*Written problem a*.
From the blk-mq dispatch passage below, return word for word the part that opens with the words containing "Acquiring the hctx" and closes with "(e.g. io_uring_enter syscall)".

====== Supplied passage

Each queue's requests are inserted into the hctx's dispatch list under a
spinlock, then __blk_mq_sched_dispatch_requests() takes them out of the
dispatch list (taking the spinlock again), and finally
blk_mq_dispatch_rq_list() calls ->queue_rq() on each request.
Acquiring the hctx spinlock twice and calling ->queue_rq() instead of
->queue_rqs() makes the slow path significantly more expensive. Thus,
batching more requests into a single plug (e.g. io_uring_enter syscall)
can counterintuitively hurt performance by causing the plug to span
multiple queues. We have observed 2-3% of CPU time spent acquiring the
hctx spinlock alone on workloads issuing requests to multiple NVMe
devices in the same io_uring SQE batches.

============
====== Source material

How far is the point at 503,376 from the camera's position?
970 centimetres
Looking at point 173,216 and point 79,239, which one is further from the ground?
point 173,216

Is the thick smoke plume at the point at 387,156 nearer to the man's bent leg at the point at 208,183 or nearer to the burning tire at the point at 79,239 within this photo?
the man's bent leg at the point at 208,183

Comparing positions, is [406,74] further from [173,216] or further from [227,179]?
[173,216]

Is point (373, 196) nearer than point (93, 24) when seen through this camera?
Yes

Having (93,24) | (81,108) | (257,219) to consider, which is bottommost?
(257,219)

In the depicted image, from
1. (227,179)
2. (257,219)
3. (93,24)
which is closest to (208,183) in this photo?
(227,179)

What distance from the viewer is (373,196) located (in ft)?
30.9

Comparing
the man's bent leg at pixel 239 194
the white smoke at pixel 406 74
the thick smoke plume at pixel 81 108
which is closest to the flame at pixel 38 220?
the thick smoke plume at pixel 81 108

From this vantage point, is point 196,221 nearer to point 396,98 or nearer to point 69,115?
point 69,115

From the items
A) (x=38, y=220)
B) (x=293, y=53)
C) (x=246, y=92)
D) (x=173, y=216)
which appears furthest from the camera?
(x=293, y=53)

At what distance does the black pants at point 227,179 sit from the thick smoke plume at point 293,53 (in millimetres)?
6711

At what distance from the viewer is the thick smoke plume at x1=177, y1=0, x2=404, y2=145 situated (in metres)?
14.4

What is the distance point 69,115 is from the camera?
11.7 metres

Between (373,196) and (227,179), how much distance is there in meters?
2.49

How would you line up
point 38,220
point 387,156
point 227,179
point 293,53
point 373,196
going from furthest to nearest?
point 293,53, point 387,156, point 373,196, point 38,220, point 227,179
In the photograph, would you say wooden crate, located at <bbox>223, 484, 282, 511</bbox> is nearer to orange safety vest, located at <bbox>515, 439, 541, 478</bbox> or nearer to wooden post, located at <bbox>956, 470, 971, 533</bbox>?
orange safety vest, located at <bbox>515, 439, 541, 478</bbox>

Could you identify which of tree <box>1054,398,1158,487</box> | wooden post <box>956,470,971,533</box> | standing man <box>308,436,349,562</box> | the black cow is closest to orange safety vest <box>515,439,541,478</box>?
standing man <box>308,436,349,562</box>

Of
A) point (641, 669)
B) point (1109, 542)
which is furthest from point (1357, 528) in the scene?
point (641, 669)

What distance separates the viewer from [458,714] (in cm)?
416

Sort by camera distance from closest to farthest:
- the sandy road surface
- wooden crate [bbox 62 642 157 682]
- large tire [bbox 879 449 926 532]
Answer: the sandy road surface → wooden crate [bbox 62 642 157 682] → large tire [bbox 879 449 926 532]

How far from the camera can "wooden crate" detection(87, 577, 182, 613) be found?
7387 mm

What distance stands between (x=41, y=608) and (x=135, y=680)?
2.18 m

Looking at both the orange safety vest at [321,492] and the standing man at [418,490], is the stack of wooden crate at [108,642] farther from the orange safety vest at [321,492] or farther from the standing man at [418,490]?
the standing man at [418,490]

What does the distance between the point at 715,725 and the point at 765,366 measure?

============

*Written problem b*.
Retype without changes the lines of the records from the line containing "In the photograph, would" through the line containing "Answer: the sandy", both included.

*Finished answer a*.
Acquiring the hctx spinlock twice and calling ->queue_rq() instead of
->queue_rqs() makes the slow path significantly more expensive. Thus,
batching more requests into a single plug (e.g. io_uring_enter syscall)

*Finished answer b*.
In the photograph, would you say wooden crate, located at <bbox>223, 484, 282, 511</bbox> is nearer to orange safety vest, located at <bbox>515, 439, 541, 478</bbox> or nearer to wooden post, located at <bbox>956, 470, 971, 533</bbox>?
orange safety vest, located at <bbox>515, 439, 541, 478</bbox>

Could you identify which of tree <box>1054,398,1158,487</box> | wooden post <box>956,470,971,533</box> | standing man <box>308,436,349,562</box> | the black cow is closest to orange safety vest <box>515,439,541,478</box>?
standing man <box>308,436,349,562</box>

Of
A) point (641, 669)
B) point (1109, 542)
which is furthest from point (1357, 528) in the scene?
point (641, 669)

What distance separates the viewer from [458,714] (in cm)?
416

Sort by camera distance from closest to farthest:
- the sandy road surface
- wooden crate [bbox 62 642 157 682]
- large tire [bbox 879 449 926 532]
Answer: the sandy road surface → wooden crate [bbox 62 642 157 682] → large tire [bbox 879 449 926 532]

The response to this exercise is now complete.